__DIRECTION__: Convert the stretch from the line containing "In this depicted" through the end of the records into a two-column CSV with the header input,output. Give one row per request, with its text under input and its answer under output, each in a single quoted field and with any line breaks replaced by spaces.

#####

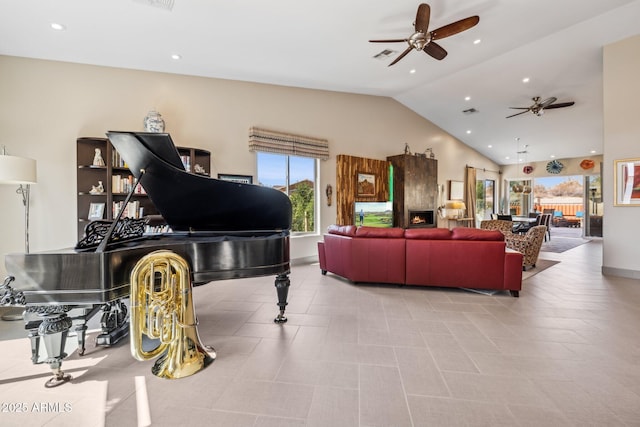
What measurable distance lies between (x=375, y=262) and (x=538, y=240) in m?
3.41

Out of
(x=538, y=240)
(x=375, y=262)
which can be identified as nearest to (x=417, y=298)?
(x=375, y=262)

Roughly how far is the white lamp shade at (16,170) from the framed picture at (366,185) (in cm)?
545

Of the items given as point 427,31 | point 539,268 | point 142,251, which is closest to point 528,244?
point 539,268

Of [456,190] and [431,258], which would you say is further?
[456,190]

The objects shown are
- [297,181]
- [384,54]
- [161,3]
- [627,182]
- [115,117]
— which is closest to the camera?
[161,3]

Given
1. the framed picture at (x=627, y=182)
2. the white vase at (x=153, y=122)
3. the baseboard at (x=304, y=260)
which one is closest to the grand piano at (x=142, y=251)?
the white vase at (x=153, y=122)

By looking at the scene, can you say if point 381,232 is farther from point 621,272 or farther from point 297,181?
point 621,272

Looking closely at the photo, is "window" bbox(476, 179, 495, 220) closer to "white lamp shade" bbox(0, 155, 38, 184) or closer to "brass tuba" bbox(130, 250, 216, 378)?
"brass tuba" bbox(130, 250, 216, 378)

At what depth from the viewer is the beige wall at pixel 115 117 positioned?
374 centimetres

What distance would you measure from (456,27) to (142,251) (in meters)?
4.11

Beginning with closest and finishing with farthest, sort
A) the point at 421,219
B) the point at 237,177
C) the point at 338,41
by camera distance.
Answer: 1. the point at 338,41
2. the point at 237,177
3. the point at 421,219

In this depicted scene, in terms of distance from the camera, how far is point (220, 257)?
2072mm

#####

__SOLUTION FOR THIS PROBLEM__:
input,output
"In this depicted scene, in terms of distance from the camera, how far is point (220, 257)?","2072mm"